What The Market Is Saying
The on‑market pipeline makes the segmentation even more obvious. Advance Auto Parts has the deepest bench, with 70 properties on the market at an average cap rate of 7.34% and roughly seven years of term remaining. O'Reilly has 22 listings averaging 5.93% caps and eight years of remaining term, while Mavis shows 23 assets on the market at 5.91% caps and 14 years left on the clock.
Jiffy Lube and Caliber each bring more than 20 properties to market, with caps of 6.29% and 6.10%, respectively, and remaining terms of around nine to 10 years.
Take 5 again stands out, with 95 properties on the market at 6.08% cap rates and 15 years of average term remaining. For buyers who still want long duration but are reluctant to move too far down the credit spectrum, that combination of term and yield is likely part of the appeal. Recent sales comps back up the idea that the market is discriminating, not indiscriminate.

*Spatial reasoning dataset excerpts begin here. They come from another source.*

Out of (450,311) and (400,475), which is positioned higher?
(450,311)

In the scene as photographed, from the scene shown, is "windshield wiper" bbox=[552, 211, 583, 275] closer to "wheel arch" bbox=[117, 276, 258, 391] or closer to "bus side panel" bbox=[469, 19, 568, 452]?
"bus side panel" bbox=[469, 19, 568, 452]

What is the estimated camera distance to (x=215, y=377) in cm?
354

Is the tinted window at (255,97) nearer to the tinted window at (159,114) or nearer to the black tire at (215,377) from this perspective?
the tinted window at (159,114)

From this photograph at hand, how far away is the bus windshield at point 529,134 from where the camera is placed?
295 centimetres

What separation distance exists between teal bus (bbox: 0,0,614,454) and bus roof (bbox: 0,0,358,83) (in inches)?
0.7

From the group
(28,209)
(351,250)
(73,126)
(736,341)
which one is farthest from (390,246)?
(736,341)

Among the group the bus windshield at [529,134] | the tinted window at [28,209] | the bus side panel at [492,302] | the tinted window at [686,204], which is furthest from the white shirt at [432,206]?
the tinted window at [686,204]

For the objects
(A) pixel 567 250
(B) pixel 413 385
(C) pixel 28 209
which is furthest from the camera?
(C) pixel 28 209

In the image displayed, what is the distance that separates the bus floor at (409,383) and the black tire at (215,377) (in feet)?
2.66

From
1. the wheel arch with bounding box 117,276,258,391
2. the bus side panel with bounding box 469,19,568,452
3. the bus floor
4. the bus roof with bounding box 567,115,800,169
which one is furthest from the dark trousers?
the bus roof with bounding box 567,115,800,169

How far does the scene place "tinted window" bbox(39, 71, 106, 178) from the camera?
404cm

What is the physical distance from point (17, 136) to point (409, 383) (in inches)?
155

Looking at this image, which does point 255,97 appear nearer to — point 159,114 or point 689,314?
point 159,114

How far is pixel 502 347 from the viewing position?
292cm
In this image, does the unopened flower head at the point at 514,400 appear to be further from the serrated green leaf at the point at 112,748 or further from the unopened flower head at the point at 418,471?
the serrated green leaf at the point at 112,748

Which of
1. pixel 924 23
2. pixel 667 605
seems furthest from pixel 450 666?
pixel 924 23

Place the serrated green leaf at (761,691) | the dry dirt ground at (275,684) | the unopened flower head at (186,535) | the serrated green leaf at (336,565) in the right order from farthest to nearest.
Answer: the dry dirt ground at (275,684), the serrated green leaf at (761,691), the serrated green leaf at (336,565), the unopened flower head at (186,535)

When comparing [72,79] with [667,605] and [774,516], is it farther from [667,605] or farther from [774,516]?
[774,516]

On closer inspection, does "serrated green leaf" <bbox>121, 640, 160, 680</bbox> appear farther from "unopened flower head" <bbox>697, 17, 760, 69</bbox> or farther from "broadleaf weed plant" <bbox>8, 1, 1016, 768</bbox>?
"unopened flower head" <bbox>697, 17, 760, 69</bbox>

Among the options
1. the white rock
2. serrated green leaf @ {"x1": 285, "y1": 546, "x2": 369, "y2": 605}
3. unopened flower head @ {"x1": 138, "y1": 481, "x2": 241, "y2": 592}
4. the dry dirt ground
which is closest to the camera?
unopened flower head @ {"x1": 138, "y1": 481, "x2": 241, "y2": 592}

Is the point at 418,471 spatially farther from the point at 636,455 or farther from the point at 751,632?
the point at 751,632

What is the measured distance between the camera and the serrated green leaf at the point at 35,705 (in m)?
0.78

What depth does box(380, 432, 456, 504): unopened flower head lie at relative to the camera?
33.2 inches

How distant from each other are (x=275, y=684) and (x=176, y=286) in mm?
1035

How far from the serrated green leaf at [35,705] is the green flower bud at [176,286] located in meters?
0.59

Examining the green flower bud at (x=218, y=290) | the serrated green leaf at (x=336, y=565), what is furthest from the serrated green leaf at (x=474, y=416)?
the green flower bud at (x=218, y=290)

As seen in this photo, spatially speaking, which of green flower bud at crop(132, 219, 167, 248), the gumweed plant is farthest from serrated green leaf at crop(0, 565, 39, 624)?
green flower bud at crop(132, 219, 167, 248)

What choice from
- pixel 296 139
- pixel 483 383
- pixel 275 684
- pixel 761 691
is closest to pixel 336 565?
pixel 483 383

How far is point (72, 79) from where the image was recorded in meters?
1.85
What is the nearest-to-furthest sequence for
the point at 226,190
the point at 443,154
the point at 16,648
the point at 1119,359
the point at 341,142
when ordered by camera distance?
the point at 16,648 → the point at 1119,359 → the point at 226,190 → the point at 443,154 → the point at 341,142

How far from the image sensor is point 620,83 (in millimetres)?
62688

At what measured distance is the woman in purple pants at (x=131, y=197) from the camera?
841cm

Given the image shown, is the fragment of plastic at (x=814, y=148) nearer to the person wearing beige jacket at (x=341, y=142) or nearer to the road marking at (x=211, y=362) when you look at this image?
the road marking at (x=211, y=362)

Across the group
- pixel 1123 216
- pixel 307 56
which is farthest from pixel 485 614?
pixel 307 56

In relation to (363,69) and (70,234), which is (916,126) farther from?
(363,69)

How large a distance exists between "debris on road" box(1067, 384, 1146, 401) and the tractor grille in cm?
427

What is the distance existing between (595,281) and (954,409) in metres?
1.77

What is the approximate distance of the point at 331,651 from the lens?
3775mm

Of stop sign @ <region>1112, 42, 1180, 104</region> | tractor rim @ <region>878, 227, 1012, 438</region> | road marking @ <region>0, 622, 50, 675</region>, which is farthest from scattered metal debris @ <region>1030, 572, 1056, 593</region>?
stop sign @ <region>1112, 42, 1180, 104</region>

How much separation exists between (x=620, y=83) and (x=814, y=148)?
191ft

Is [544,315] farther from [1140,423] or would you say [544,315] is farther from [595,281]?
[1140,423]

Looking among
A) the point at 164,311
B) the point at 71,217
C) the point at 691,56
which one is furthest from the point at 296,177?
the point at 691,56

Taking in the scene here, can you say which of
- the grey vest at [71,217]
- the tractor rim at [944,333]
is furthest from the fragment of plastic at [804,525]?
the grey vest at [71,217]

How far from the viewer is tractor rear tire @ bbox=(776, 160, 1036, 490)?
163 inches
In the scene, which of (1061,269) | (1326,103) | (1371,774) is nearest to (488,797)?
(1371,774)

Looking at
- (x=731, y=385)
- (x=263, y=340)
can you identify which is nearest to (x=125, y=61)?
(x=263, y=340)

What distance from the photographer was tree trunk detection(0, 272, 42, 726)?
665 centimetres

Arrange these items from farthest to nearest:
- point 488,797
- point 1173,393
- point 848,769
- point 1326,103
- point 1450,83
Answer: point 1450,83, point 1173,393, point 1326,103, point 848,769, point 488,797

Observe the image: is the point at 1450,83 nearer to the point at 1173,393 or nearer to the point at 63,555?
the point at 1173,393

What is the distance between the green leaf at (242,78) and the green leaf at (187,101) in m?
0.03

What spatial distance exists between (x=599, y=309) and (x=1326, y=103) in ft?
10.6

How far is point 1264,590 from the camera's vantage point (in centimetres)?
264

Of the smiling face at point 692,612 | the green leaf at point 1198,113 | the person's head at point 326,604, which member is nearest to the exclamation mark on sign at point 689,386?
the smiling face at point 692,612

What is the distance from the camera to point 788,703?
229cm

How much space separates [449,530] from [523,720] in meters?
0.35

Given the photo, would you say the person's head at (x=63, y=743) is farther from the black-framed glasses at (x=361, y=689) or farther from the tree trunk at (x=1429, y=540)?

Advance Auto's recent trades reached into the high‑7% range, including a 7.87% cap in Spartanburg, South Carolina, while O'Reilly's deals mostly clustered in the mid‑5% to mid‑6% band. Take 5's comps ran from around 5.40% to 7.00%, with prices generally between about $1.3 million and $1.9 million, suggesting buyers are calibrating price to term and location rather than treating the brand as a monolith.
Taken together, the Matthews numbers show a sector that still rewards investors willing to do the extra work. The auto segment is not behaving like a single asset class, and tenants such as Take 5, Jiffy Lube and Caliber are carving out their own lanes alongside the more familiar parts brands. For now, the better paper appears to be the leases that marry credit, duration and usable real estate; everything else is being priced more case by case than by category.